Towards Robust Deep Learning

Deep Latent Variable Modeling against Out-of-Distribution and Adversarial Inputs

More Info
expand_more

Abstract

As Deep Neural Networks (DNNs) continue to be deployed in safety-critical domains, two specific concerns — adversarial examples and Out-of-Distribution (OoD) data — pose significant threats to their reliability. This thesis proposes novel methods to enhance the robustness of deep learning by detecting such inputs and mitigating their impact.

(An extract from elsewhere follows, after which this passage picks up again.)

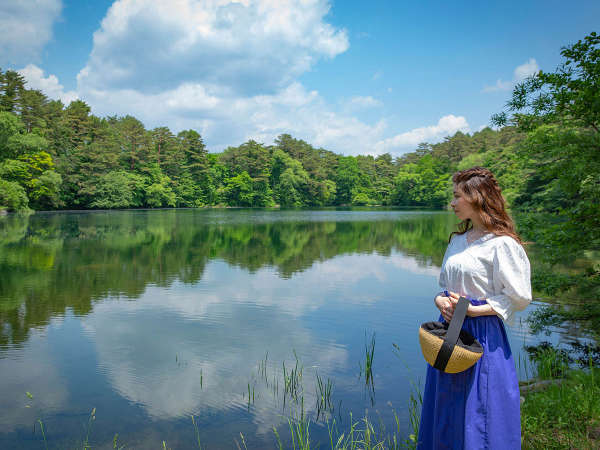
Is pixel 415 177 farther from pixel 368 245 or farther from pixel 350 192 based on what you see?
pixel 368 245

A central insight of this work is that algorithmic stability plays a crucial role in generalizing to in-distribution data. Motivated by this, the thesis formulates a dual perspective on stability with respect to the hypotheses and explores whether this perspective facilitates the separation of problematic inputs under two main lenses: epistemic uncertainty estimation and the choice of an appropriate inductive bias. By grounding our approach in generative modeling with a latent variable based on an information bottleneck and, specifically, employing Variational Autoencoders (VAEs), we first leverage Bayesian inference over model parameters to estimate the model’s uncertainty with respect to a particular input. Second, we investigate the required properties of both VAE maps and latent representations from a topological perspective. This reveals how OoD inputs predominantly map onto empty regions — or “holes” — in the latent manifold. Finally, we discover that adversarial examples likewise exhibit similar behavior. This finding is then used to craft new scoring functions that reliably distinguish between inliers, outliers, and adversarial attacks.